▶ _What you are asked to do_:
Retype the data that follows line by line, exactly, and leave its pictures out.

▶ _Data for analysis_:
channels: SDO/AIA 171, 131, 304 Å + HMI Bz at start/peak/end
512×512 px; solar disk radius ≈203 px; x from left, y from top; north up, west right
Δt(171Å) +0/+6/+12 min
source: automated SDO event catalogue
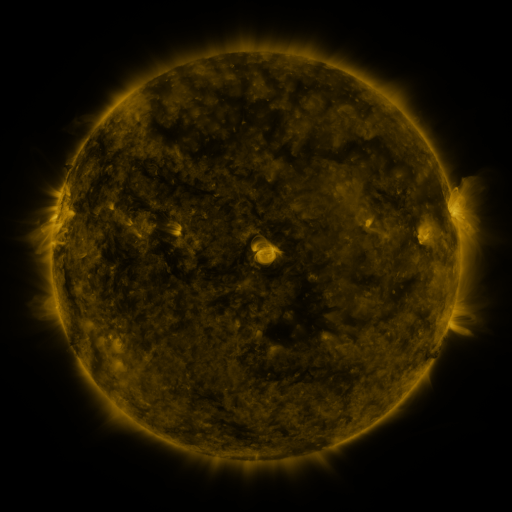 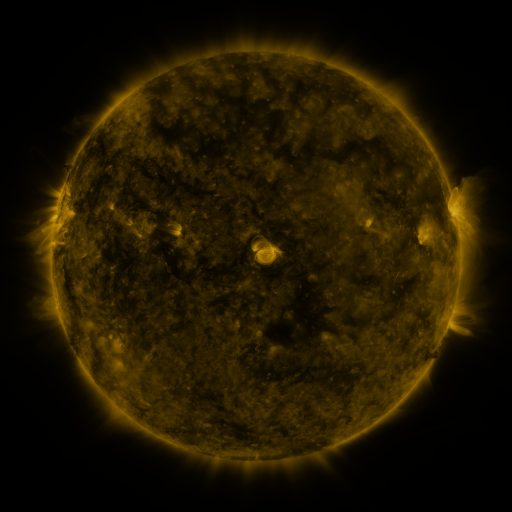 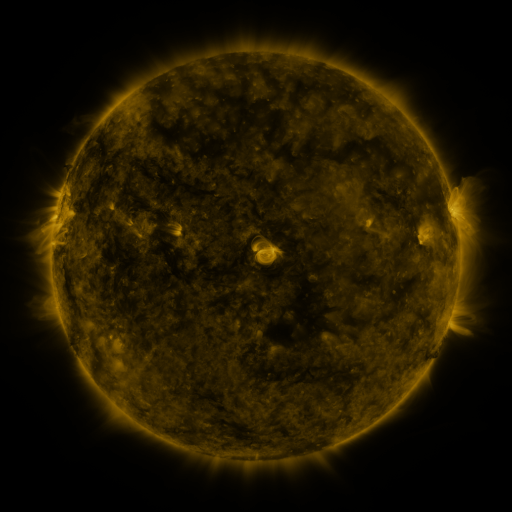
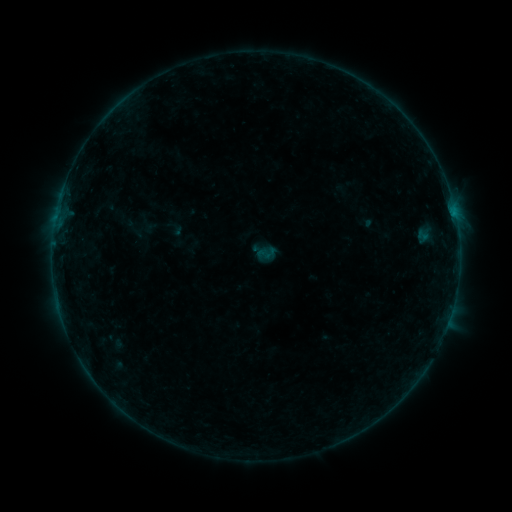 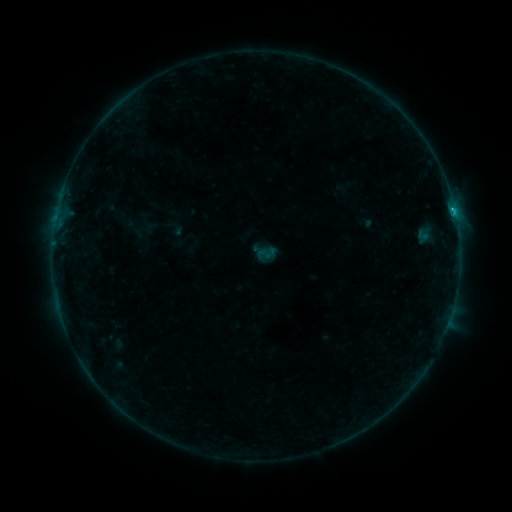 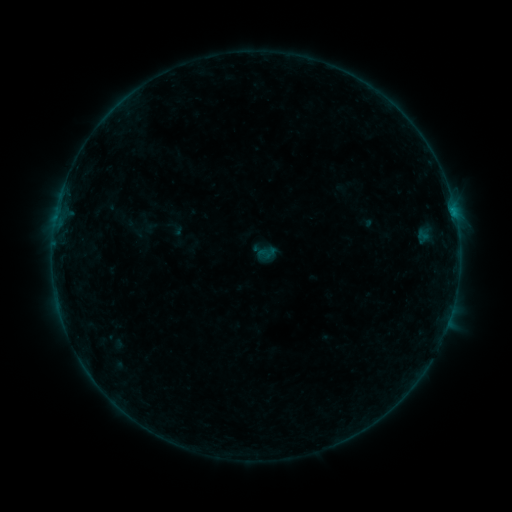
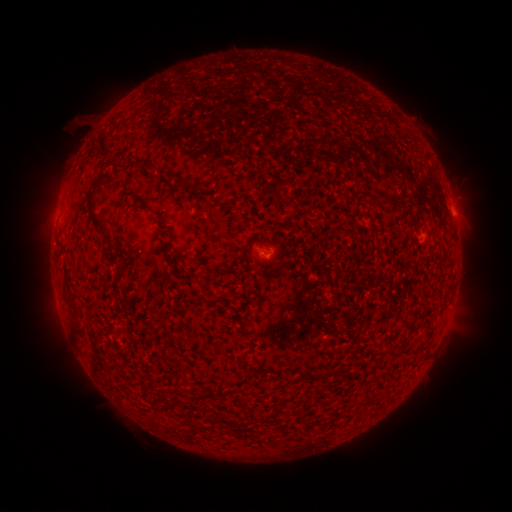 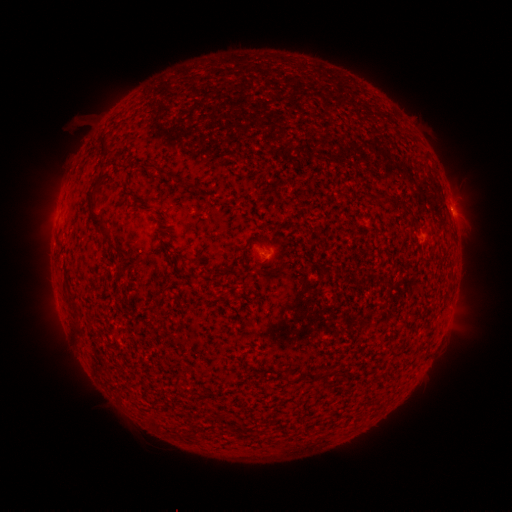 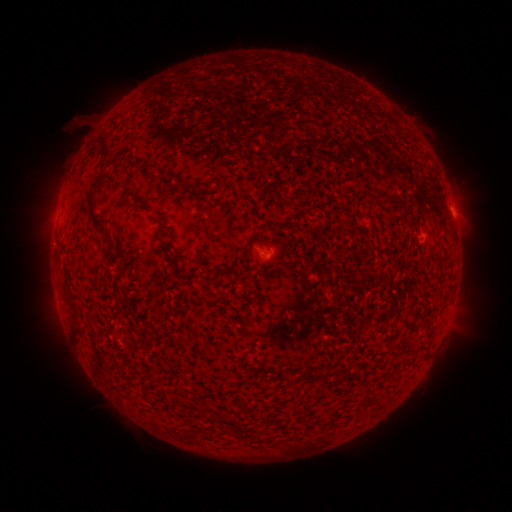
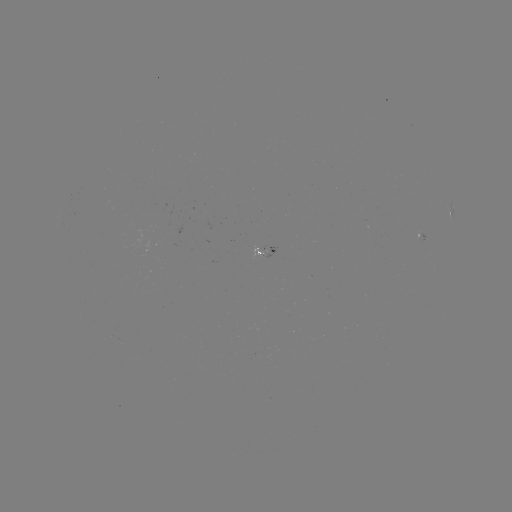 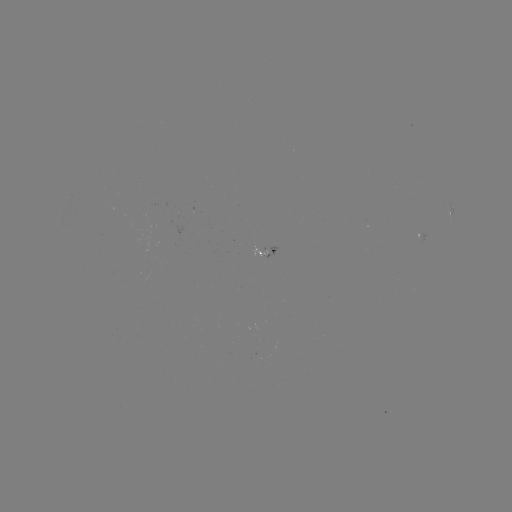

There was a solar flare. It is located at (452, 212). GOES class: B3.1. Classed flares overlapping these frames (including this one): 1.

▶ _Exercise response_:
channels: SDO/AIA 171, 131, 304 Å + HMI Bz at start/peak/end
512×512 px; solar disk radius ≈203 px; x from left, y from top; north up, west right
Δt(171Å) +0/+6/+12 min
source: automated SDO event catalogue

There was a solar flare. It is located at (452, 212). GOES class: B3.1. Classed flares overlapping these frames (including this one): 1.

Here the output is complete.